In the data that follows, every line containing the word "больницы" should be returned.
[Start of Attachment]
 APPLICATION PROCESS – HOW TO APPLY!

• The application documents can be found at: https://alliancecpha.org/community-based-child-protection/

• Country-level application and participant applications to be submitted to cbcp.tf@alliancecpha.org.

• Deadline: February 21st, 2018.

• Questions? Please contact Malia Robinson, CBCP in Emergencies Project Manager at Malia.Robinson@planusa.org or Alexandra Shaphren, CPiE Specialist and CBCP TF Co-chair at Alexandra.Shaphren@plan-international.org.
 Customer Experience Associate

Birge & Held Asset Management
[End of Attachment]
[Start of Attachment]
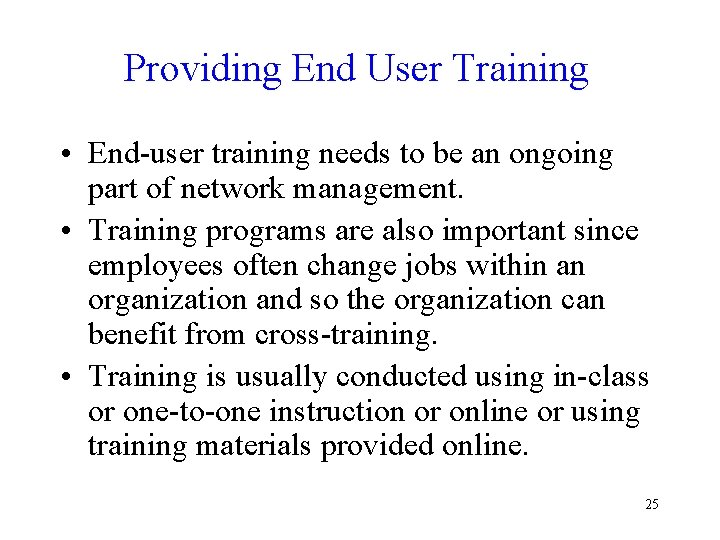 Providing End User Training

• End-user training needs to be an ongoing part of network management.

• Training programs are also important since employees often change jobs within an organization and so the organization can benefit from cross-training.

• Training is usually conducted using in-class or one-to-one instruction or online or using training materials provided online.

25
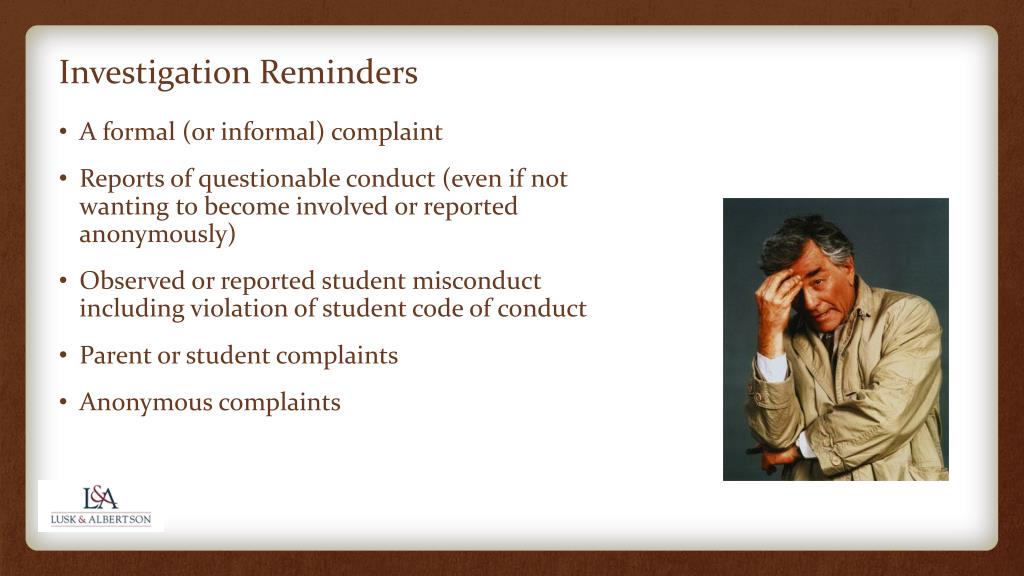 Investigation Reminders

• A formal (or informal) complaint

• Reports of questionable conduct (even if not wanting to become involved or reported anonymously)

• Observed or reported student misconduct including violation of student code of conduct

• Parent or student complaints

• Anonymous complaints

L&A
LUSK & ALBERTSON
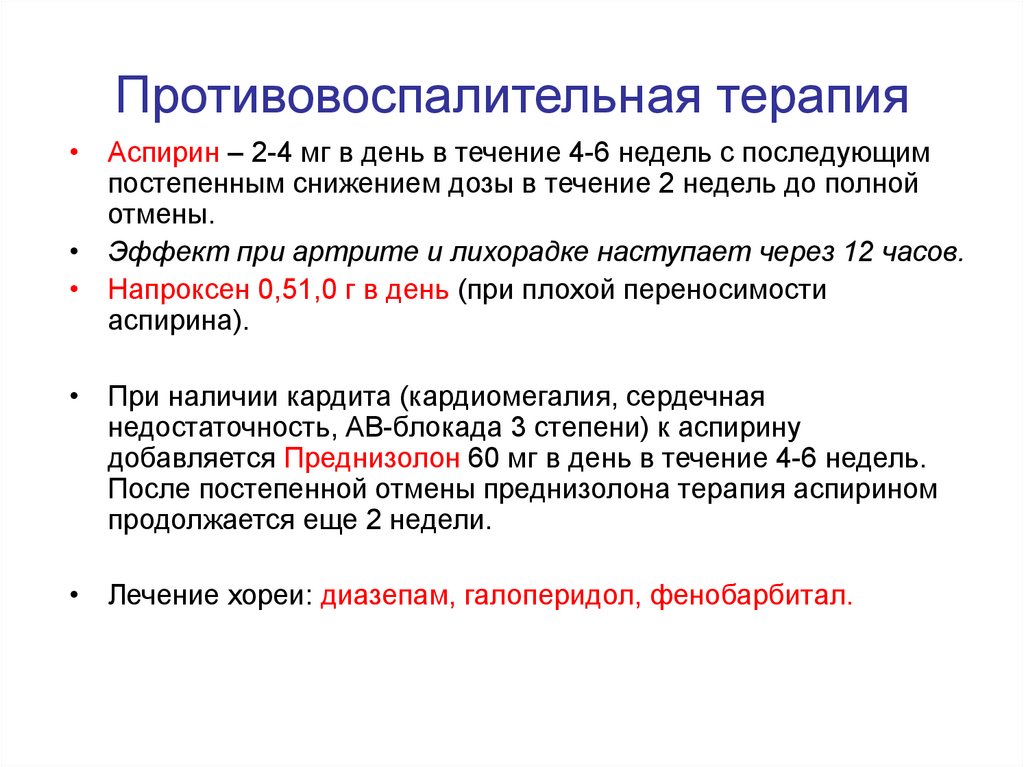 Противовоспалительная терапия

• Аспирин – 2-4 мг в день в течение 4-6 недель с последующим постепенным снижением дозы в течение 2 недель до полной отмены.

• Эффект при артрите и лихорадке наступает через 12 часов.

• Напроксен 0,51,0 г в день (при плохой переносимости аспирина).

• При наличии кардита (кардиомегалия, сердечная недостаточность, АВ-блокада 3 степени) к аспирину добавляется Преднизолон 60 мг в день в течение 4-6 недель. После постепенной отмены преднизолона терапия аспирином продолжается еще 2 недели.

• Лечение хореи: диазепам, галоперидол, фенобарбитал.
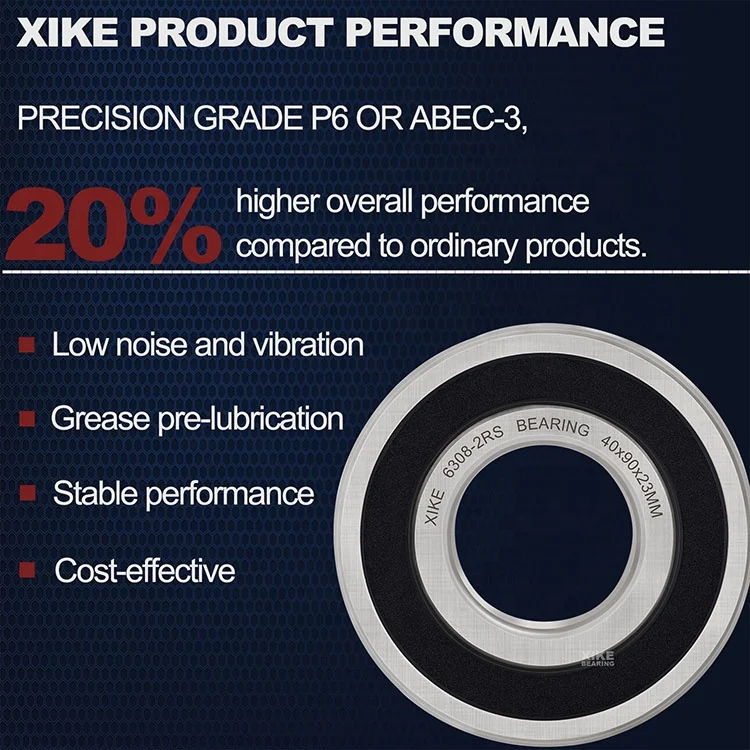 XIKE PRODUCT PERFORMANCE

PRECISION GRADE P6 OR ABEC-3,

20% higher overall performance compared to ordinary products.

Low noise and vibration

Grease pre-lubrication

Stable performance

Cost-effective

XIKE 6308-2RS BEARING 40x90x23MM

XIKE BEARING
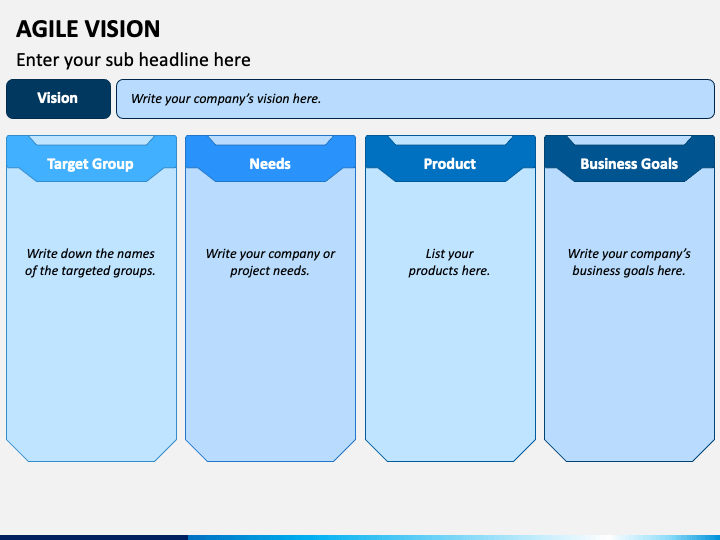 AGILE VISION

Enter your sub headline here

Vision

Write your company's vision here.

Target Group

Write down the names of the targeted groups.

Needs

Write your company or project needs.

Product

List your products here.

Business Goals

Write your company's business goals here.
[End of Attachment]
[Start of Attachment]
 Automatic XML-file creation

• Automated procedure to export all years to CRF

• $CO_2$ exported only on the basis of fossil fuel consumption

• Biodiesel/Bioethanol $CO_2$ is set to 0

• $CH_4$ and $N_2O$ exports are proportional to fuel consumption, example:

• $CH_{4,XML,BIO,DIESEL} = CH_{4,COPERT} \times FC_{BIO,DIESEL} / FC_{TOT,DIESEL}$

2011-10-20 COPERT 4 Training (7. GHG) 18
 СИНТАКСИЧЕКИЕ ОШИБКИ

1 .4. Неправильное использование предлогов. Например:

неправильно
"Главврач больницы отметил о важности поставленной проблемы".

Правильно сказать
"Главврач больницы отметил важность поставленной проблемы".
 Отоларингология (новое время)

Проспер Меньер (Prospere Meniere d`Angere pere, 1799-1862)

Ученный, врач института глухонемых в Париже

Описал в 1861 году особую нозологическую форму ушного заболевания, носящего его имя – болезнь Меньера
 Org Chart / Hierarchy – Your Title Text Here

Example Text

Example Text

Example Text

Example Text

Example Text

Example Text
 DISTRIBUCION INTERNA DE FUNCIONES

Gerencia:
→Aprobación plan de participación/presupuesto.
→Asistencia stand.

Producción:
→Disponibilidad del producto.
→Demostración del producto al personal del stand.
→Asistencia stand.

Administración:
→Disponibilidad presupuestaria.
[End of Attachment]
COMPLETED TASK.
"Главврач больницы отметил о важности поставленной проблемы".
"Главврач больницы отметил важность поставленной проблемы".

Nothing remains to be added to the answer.